- Quoted passage
For this project we have a memory with 32 tracks and 512 nanowires.
The general format is "CPIM DST SRC OP BLOCKSIZE WRITE_OPERATION".
DST is the destination address which can be from $0 to $511.
SRC is the source address which can be from $0 to $511.
BLOCKSIZE is the number of nanowires used which is 512 for our case.
i) Write: ‘0’ is one of the types of write (‘write_op’) operation that will overwrite at the destination ‘dst’ after the TRd head or tail aligns with the ‘dst’ address. The data from the local buffer is overwrites the data at the ‘dst’ address and thus any previous information at ‘dst’ will be lost. This instruction is to be used adjoined with other operational instructions such as ‘AND’, ‘SHL’, ADD etc. The result after performing any operations at ‘src’ is stored in the local buffer temporarily and then overwritten at ‘dst’ according to ’0’.
ii) Transverse write at AP0: ‘1’ is a special type of write operation which represents transverse write at ‘AP 0’. This means that the data present within the TRd is shifted towards ‘AP 1’ by one row and then the shifted data is written at ‘dst’ address. In doing so, the data at ‘AP 1’ will be lost. This instruction is issued when there is a need to shift place data while keeping the head at the same address or to clear out old data.
iii) Transverse write at AP1: ‘2’ is a special type of write operation which represents transverse write at ‘AP 1’. Similar to the above command, except data is shifted into AP1 and the data at ‘AP 0’ is lost instead.

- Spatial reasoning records

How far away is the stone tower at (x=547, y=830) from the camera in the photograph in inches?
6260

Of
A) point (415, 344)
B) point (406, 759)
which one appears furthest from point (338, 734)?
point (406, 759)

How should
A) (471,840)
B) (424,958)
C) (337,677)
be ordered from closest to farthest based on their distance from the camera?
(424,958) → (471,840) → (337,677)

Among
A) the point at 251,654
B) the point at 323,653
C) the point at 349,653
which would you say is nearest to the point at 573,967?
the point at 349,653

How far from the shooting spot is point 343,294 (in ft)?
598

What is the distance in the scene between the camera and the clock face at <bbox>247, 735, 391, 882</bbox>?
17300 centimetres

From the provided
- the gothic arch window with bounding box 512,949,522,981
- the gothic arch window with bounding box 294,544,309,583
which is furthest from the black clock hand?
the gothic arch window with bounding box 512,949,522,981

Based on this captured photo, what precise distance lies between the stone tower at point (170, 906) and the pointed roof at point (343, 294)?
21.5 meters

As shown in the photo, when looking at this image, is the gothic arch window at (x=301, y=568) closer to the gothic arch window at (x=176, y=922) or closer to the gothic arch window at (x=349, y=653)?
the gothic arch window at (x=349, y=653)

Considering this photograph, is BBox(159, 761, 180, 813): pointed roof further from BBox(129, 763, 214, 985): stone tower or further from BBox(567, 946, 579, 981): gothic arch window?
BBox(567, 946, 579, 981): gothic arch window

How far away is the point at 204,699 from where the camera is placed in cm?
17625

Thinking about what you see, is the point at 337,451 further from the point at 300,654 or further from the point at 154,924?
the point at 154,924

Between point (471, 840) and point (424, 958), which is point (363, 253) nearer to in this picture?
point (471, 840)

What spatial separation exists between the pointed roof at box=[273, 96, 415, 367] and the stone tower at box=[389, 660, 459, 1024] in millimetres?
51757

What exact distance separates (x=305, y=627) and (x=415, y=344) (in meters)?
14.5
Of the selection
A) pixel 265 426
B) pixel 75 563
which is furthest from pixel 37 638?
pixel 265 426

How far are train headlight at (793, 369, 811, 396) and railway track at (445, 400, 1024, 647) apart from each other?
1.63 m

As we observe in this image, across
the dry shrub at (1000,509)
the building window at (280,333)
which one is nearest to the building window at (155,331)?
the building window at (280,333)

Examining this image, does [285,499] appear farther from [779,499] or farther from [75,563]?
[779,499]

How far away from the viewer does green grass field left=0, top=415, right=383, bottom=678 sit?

- Set task A
Answer these questions from the CPIM instruction text:
(i) How many tracks and how many nanowires does the memory have?
(ii) What range of values can the destination address take?
(iii) In a transverse write at AP0, the data at which location is lost?
- Set task B
In one to three sentences, explain why the CPIM instruction text says the data at ‘AP 1’ is lost during a transverse write at AP0.
- Set task C
Please update the CPIM instruction text starting at "The general format" and ending at "source address which can be from $0 to $511.", with "source address" replaced by "origin address".

- Finished answer A
(i) 32 tracks and 512 nanowires.
(ii) From $0 to $511.
(iii) The data at ‘AP 1’.

- Finished answer B
In a transverse write at AP0, the data within the TRd is shifted towards ‘AP 1’ by one row before being written at the ‘dst’ address. Because of that shift, the data at ‘AP 1’ is lost.

- Finished answer C
The general format is "CPIM DST SRC OP BLOCKSIZE WRITE_OPERATION".
DST is the destination address which can be from $0 to $511.
SRC is the origin address which can be from $0 to $511.